==== Provided records

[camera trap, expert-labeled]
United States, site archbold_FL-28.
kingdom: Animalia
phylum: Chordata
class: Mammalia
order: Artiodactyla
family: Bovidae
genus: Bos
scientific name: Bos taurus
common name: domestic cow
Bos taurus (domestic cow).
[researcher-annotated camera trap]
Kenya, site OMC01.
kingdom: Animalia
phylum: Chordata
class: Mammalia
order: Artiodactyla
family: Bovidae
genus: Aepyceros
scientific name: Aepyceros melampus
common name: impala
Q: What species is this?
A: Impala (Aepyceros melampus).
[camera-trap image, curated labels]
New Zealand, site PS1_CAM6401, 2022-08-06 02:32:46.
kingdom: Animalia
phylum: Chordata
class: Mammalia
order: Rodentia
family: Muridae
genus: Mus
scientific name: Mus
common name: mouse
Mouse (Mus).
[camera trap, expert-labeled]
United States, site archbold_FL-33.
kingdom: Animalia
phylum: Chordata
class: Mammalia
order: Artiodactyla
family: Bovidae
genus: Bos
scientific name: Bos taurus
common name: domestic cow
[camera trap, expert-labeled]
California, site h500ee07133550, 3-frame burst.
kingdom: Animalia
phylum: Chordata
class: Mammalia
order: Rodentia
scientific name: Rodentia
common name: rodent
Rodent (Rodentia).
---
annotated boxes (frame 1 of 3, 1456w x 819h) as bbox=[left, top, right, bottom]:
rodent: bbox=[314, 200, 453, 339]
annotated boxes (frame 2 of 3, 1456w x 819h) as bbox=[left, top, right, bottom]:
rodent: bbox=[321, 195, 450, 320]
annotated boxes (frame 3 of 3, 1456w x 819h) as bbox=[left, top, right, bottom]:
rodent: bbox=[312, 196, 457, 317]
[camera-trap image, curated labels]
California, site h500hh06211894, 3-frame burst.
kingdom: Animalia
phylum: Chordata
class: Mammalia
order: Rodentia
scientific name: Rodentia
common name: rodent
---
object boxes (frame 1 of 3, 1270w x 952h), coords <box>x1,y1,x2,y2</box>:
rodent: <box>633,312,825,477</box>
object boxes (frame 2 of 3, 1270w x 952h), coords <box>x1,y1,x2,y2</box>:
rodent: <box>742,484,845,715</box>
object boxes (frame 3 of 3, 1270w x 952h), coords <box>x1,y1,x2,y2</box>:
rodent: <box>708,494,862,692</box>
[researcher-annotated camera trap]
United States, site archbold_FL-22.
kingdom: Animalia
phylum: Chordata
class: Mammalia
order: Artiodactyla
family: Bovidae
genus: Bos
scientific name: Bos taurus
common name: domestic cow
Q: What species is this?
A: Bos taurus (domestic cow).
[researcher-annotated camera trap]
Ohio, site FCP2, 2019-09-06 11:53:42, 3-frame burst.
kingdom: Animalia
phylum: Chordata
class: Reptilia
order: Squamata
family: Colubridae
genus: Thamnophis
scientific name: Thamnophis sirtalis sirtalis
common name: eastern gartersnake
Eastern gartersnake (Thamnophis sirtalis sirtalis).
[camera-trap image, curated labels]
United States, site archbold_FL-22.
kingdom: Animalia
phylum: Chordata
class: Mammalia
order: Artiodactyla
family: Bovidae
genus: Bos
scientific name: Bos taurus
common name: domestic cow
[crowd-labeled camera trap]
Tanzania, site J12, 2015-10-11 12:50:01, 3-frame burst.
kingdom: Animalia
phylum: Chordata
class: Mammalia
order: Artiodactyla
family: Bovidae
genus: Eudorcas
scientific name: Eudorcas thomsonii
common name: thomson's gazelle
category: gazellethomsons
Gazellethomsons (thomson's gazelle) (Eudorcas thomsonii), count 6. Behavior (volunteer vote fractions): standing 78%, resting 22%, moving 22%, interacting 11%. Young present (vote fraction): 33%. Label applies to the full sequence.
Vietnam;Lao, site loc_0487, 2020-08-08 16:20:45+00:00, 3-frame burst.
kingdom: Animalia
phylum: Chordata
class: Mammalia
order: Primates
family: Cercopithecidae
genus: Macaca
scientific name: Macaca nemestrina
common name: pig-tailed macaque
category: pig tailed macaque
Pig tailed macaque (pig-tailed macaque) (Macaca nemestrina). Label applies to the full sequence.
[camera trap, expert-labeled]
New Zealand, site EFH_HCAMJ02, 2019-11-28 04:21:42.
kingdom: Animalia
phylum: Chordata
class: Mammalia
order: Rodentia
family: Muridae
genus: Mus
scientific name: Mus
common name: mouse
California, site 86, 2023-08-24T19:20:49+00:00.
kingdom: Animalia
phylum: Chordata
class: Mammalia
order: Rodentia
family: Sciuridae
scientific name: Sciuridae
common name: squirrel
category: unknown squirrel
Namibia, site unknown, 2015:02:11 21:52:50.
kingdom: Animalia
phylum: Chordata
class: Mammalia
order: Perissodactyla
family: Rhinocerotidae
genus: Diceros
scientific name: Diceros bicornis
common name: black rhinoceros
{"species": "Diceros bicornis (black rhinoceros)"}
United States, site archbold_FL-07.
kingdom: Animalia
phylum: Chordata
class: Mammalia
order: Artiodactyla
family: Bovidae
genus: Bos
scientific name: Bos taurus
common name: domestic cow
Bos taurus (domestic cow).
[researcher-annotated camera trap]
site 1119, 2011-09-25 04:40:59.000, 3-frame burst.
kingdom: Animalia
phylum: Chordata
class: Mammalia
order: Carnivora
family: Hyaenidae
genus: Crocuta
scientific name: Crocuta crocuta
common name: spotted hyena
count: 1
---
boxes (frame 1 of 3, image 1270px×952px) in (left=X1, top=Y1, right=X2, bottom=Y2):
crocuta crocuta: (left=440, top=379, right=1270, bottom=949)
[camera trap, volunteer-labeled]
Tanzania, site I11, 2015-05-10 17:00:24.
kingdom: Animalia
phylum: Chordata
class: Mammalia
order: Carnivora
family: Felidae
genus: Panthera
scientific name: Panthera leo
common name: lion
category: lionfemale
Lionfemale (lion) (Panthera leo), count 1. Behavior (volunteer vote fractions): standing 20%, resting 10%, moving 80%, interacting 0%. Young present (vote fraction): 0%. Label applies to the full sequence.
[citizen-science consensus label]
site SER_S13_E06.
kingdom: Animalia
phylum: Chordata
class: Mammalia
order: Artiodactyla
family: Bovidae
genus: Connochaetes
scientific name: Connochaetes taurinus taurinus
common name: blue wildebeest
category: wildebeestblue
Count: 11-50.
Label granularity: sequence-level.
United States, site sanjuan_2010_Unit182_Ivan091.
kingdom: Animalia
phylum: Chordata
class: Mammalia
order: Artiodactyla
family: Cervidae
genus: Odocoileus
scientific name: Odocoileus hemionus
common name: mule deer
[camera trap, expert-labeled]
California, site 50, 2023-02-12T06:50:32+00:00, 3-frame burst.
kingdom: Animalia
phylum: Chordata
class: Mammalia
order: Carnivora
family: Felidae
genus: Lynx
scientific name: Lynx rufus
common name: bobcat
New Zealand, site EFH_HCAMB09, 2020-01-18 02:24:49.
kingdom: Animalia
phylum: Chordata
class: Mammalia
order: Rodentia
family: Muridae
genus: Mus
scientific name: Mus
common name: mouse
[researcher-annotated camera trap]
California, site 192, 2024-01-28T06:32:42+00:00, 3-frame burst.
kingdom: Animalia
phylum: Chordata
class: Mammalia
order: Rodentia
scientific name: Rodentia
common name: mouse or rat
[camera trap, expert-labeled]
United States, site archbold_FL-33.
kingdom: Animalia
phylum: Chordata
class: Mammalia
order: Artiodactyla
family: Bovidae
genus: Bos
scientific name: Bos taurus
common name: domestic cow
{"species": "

========

__Your objective__. Print all the records precisely.

__Answer to this problem__.
[camera trap, expert-labeled]
United States, site archbold_FL-28.
kingdom: Animalia
phylum: Chordata
class: Mammalia
order: Artiodactyla
family: Bovidae
genus: Bos
scientific name: Bos taurus
common name: domestic cow
Bos taurus (domestic cow).
[researcher-annotated camera trap]
Kenya, site OMC01.
kingdom: Animalia
phylum: Chordata
class: Mammalia
order: Artiodactyla
family: Bovidae
genus: Aepyceros
scientific name: Aepyceros melampus
common name: impala
Q: What species is this?
A: Impala (Aepyceros melampus).
[camera-trap image, curated labels]
New Zealand, site PS1_CAM6401, 2022-08-06 02:32:46.
kingdom: Animalia
phylum: Chordata
class: Mammalia
order: Rodentia
family: Muridae
genus: Mus
scientific name: Mus
common name: mouse
Mouse (Mus).
[camera trap, expert-labeled]
United States, site archbold_FL-33.
kingdom: Animalia
phylum: Chordata
class: Mammalia
order: Artiodactyla
family: Bovidae
genus: Bos
scientific name: Bos taurus
common name: domestic cow
[camera trap, expert-labeled]
California, site h500ee07133550, 3-frame burst.
kingdom: Animalia
phylum: Chordata
class: Mammalia
order: Rodentia
scientific name: Rodentia
common name: rodent
Rodent (Rodentia).
---
annotated boxes (frame 1 of 3, 1456w x 819h) as bbox=[left, top, right, bottom]:
rodent: bbox=[314, 200, 453, 339]
annotated boxes (frame 2 of 3, 1456w x 819h) as bbox=[left, top, right, bottom]:
rodent: bbox=[321, 195, 450, 320]
annotated boxes (frame 3 of 3, 1456w x 819h) as bbox=[left, top, right, bottom]:
rodent: bbox=[312, 196, 457, 317]
[camera-trap image, curated labels]
California, site h500hh06211894, 3-frame burst.
kingdom: Animalia
phylum: Chordata
class: Mammalia
order: Rodentia
scientific name: Rodentia
common name: rodent
---
object boxes (frame 1 of 3, 1270w x 952h), coords <box>x1,y1,x2,y2</box>:
rodent: <box>633,312,825,477</box>
object boxes (frame 2 of 3, 1270w x 952h), coords <box>x1,y1,x2,y2</box>:
rodent: <box>742,484,845,715</box>
object boxes (frame 3 of 3, 1270w x 952h), coords <box>x1,y1,x2,y2</box>:
rodent: <box>708,494,862,692</box>
[researcher-annotated camera trap]
United States, site archbold_FL-22.
kingdom: Animalia
phylum: Chordata
class: Mammalia
order: Artiodactyla
family: Bovidae
genus: Bos
scientific name: Bos taurus
common name: domestic cow
Q: What species is this?
A: Bos taurus (domestic cow).
[researcher-annotated camera trap]
Ohio, site FCP2, 2019-09-06 11:53:42, 3-frame burst.
kingdom: Animalia
phylum: Chordata
class: Reptilia
order: Squamata
family: Colubridae
genus: Thamnophis
scientific name: Thamnophis sirtalis sirtalis
common name: eastern gartersnake
Eastern gartersnake (Thamnophis sirtalis sirtalis).
[camera-trap image, curated labels]
United States, site archbold_FL-22.
kingdom: Animalia
phylum: Chordata
class: Mammalia
order: Artiodactyla
family: Bovidae
genus: Bos
scientific name: Bos taurus
common name: domestic cow
[crowd-labeled camera trap]
Tanzania, site J12, 2015-10-11 12:50:01, 3-frame burst.
kingdom: Animalia
phylum: Chordata
class: Mammalia
order: Artiodactyla
family: Bovidae
genus: Eudorcas
scientific name: Eudorcas thomsonii
common name: thomson's gazelle
category: gazellethomsons
Gazellethomsons (thomson's gazelle) (Eudorcas thomsonii), count 6. Behavior (volunteer vote fractions): standing 78%, resting 22%, moving 22%, interacting 11%. Young present (vote fraction): 33%. Label applies to the full sequence.
Vietnam;Lao, site loc_0487, 2020-08-08 16:20:45+00:00, 3-frame burst.
kingdom: Animalia
phylum: Chordata
class: Mammalia
order: Primates
family: Cercopithecidae
genus: Macaca
scientific name: Macaca nemestrina
common name: pig-tailed macaque
category: pig tailed macaque
Pig tailed macaque (pig-tailed macaque) (Macaca nemestrina). Label applies to the full sequence.
[camera trap, expert-labeled]
New Zealand, site EFH_HCAMJ02, 2019-11-28 04:21:42.
kingdom: Animalia
phylum: Chordata
class: Mammalia
order: Rodentia
family: Muridae
genus: Mus
scientific name: Mus
common name: mouse
California, site 86, 2023-08-24T19:20:49+00:00.
kingdom: Animalia
phylum: Chordata
class: Mammalia
order: Rodentia
family: Sciuridae
scientific name: Sciuridae
common name: squirrel
category: unknown squirrel
Namibia, site unknown, 2015:02:11 21:52:50.
kingdom: Animalia
phylum: Chordata
class: Mammalia
order: Perissodactyla
family: Rhinocerotidae
genus: Diceros
scientific name: Diceros bicornis
common name: black rhinoceros
{"species": "Diceros bicornis (black rhinoceros)"}
United States, site archbold_FL-07.
kingdom: Animalia
phylum: Chordata
class: Mammalia
order: Artiodactyla
family: Bovidae
genus: Bos
scientific name: Bos taurus
common name: domestic cow
Bos taurus (domestic cow).
[researcher-annotated camera trap]
site 1119, 2011-09-25 04:40:59.000, 3-frame burst.
kingdom: Animalia
phylum: Chordata
class: Mammalia
order: Carnivora
family: Hyaenidae
genus: Crocuta
scientific name: Crocuta crocuta
common name: spotted hyena
count: 1
---
boxes (frame 1 of 3, image 1270px×952px) in (left=X1, top=Y1, right=X2, bottom=Y2):
crocuta crocuta: (left=440, top=379, right=1270, bottom=949)
[camera trap, volunteer-labeled]
Tanzania, site I11, 2015-05-10 17:00:24.
kingdom: Animalia
phylum: Chordata
class: Mammalia
order: Carnivora
family: Felidae
genus: Panthera
scientific name: Panthera leo
common name: lion
category: lionfemale
Lionfemale (lion) (Panthera leo), count 1. Behavior (volunteer vote fractions): standing 20%, resting 10%, moving 80%, interacting 0%. Young present (vote fraction): 0%. Label applies to the full sequence.
[citizen-science consensus label]
site SER_S13_E06.
kingdom: Animalia
phylum: Chordata
class: Mammalia
order: Artiodactyla
family: Bovidae
genus: Connochaetes
scientific name: Connochaetes taurinus taurinus
common name: blue wildebeest
category: wildebeestblue
Count: 11-50.
Label granularity: sequence-level.
United States, site sanjuan_2010_Unit182_Ivan091.
kingdom: Animalia
phylum: Chordata
class: Mammalia
order: Artiodactyla
family: Cervidae
genus: Odocoileus
scientific name: Odocoileus hemionus
common name: mule deer
[camera trap, expert-labeled]
California, site 50, 2023-02-12T06:50:32+00:00, 3-frame burst.
kingdom: Animalia
phylum: Chordata
class: Mammalia
order: Carnivora
family: Felidae
genus: Lynx
scientific name: Lynx rufus
common name: bobcat
New Zealand, site EFH_HCAMB09, 2020-01-18 02:24:49.
kingdom: Animalia
phylum: Chordata
class: Mammalia
order: Rodentia
family: Muridae
genus: Mus
scientific name: Mus
common name: mouse
[researcher-annotated camera trap]
California, site 192, 2024-01-28T06:32:42+00:00, 3-frame burst.
kingdom: Animalia
phylum: Chordata
class: Mammalia
order: Rodentia
scientific name: Rodentia
common name: mouse or rat
[camera trap, expert-labeled]
United States, site archbold_FL-33.
kingdom: Animalia
phylum: Chordata
class: Mammalia
order: Artiodactyla
family: Bovidae
genus: Bos
scientific name: Bos taurus
common name: domestic cow
{"species": "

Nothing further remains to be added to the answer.